If you’re expecting to loot guns from fallen enemies, you’re in for a surprise. Though you can loot for ammo and cash, guns disappear as soon as an enemy is disposed of. I understand the mechanics behind this, you’re supposed to feel like you’re constantly scrounging for more ammo and developing or buying various guns with your saved up cash, but it’s slightly odd to see weapons just disappear into thin air.
Rage’s driving mechanics are quite impressive, considering they’re mounted inside of an FPS game. Sure, it feels incredibly arcade-like but to its credit, but it’s not something you’re supposed to take incredibly seriously. Various races will have you vying for the best time, but most will just have you outfit your car with a mini-gun or rocket launcher, take out your enemies as fast as possible, and take first place. You can take these races online, which for the most part is always more fun than playing against the computer, but I didn’t find myself glued to this. Where Rage truly shines is its single player experience.
id Software has a pedigree among shooters and knows a thing or two about how to make them an extremely fun experience. Using the id Tech 5 Engine, the graphics look absolutely stunning, and believe me when I say that’s an understatement. Sure, the game has some slight texture pop-in from time to time, but everything about the games environments, objects, people, vehicles, and enemies is extremely detailed. Each character's facial animation is completely believable and makes it that much more impressive since they didn’t resort to using the face capture software seen in L.A. Noire. Having this much detail does come with a catch. Loading times are generally very long no matter what system you’re playing it on, and the game advises you right from the get-go to install it on the hard drive. To further put the amount of detail in perspective, the fact that the game isn’t terribly long and yet still comes on three discs on the 360 should be quite the indicator.
It’s a bit of a missed opportunity that the game doesn’t support a full co-op campaign, though I understand it wouldn’t exactly make sense within the context of the story. The only co-op mode in the game takes the form of single missions that act like arcade stages, pitting you and a buddy against an onslaught of enemies. Is it fun? Sure! Will you spend more than an hour with this mode? Probably not. It doesn’t quite have the lasting power that multiplayer modes should have.

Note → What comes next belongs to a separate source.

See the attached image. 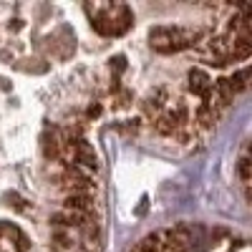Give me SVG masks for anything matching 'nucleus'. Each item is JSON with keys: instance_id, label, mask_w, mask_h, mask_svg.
<instances>
[{"instance_id": "7", "label": "nucleus", "mask_w": 252, "mask_h": 252, "mask_svg": "<svg viewBox=\"0 0 252 252\" xmlns=\"http://www.w3.org/2000/svg\"><path fill=\"white\" fill-rule=\"evenodd\" d=\"M217 109L212 106L209 101H202L199 106H197V111H194V121L202 126V129H212L215 126V121H217Z\"/></svg>"}, {"instance_id": "2", "label": "nucleus", "mask_w": 252, "mask_h": 252, "mask_svg": "<svg viewBox=\"0 0 252 252\" xmlns=\"http://www.w3.org/2000/svg\"><path fill=\"white\" fill-rule=\"evenodd\" d=\"M53 179H56V187L63 194H96V189H98L94 174L78 169V166H73V164L58 166Z\"/></svg>"}, {"instance_id": "8", "label": "nucleus", "mask_w": 252, "mask_h": 252, "mask_svg": "<svg viewBox=\"0 0 252 252\" xmlns=\"http://www.w3.org/2000/svg\"><path fill=\"white\" fill-rule=\"evenodd\" d=\"M237 177H240V182L245 187V194H247V187H250V154H247V146L237 157Z\"/></svg>"}, {"instance_id": "1", "label": "nucleus", "mask_w": 252, "mask_h": 252, "mask_svg": "<svg viewBox=\"0 0 252 252\" xmlns=\"http://www.w3.org/2000/svg\"><path fill=\"white\" fill-rule=\"evenodd\" d=\"M89 23L98 35H124L134 26V10L129 5H83Z\"/></svg>"}, {"instance_id": "4", "label": "nucleus", "mask_w": 252, "mask_h": 252, "mask_svg": "<svg viewBox=\"0 0 252 252\" xmlns=\"http://www.w3.org/2000/svg\"><path fill=\"white\" fill-rule=\"evenodd\" d=\"M187 89L194 96H199L202 101L212 98V81H209V73L204 68H192L187 73Z\"/></svg>"}, {"instance_id": "3", "label": "nucleus", "mask_w": 252, "mask_h": 252, "mask_svg": "<svg viewBox=\"0 0 252 252\" xmlns=\"http://www.w3.org/2000/svg\"><path fill=\"white\" fill-rule=\"evenodd\" d=\"M61 209L76 212V215H98V202H96V194H63Z\"/></svg>"}, {"instance_id": "9", "label": "nucleus", "mask_w": 252, "mask_h": 252, "mask_svg": "<svg viewBox=\"0 0 252 252\" xmlns=\"http://www.w3.org/2000/svg\"><path fill=\"white\" fill-rule=\"evenodd\" d=\"M10 199H13V207H15V209H18V212H28V209H31V207H28V204H23V202H26V199H23V197H20V194H15V192H13V194H10Z\"/></svg>"}, {"instance_id": "6", "label": "nucleus", "mask_w": 252, "mask_h": 252, "mask_svg": "<svg viewBox=\"0 0 252 252\" xmlns=\"http://www.w3.org/2000/svg\"><path fill=\"white\" fill-rule=\"evenodd\" d=\"M247 78H250V71H247V66H242V68H237V71H232V76H227V78H222V83L232 91V96L237 98L240 94H245L247 91Z\"/></svg>"}, {"instance_id": "5", "label": "nucleus", "mask_w": 252, "mask_h": 252, "mask_svg": "<svg viewBox=\"0 0 252 252\" xmlns=\"http://www.w3.org/2000/svg\"><path fill=\"white\" fill-rule=\"evenodd\" d=\"M131 250H134V252H164V229L146 232Z\"/></svg>"}]
</instances>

Rage is a great experience that’s coupled with some intensely fun gunplay and some incredibly impressive graphics. It's not quite the Borderlands meets Fallout experience that gamers were expecting. It isn't very long, and it does skimp out on character development, but it focuses more on what id knows best–shooting things in the face. This is one post-apocalyptic wasteland that you’ll definitely want to venture into.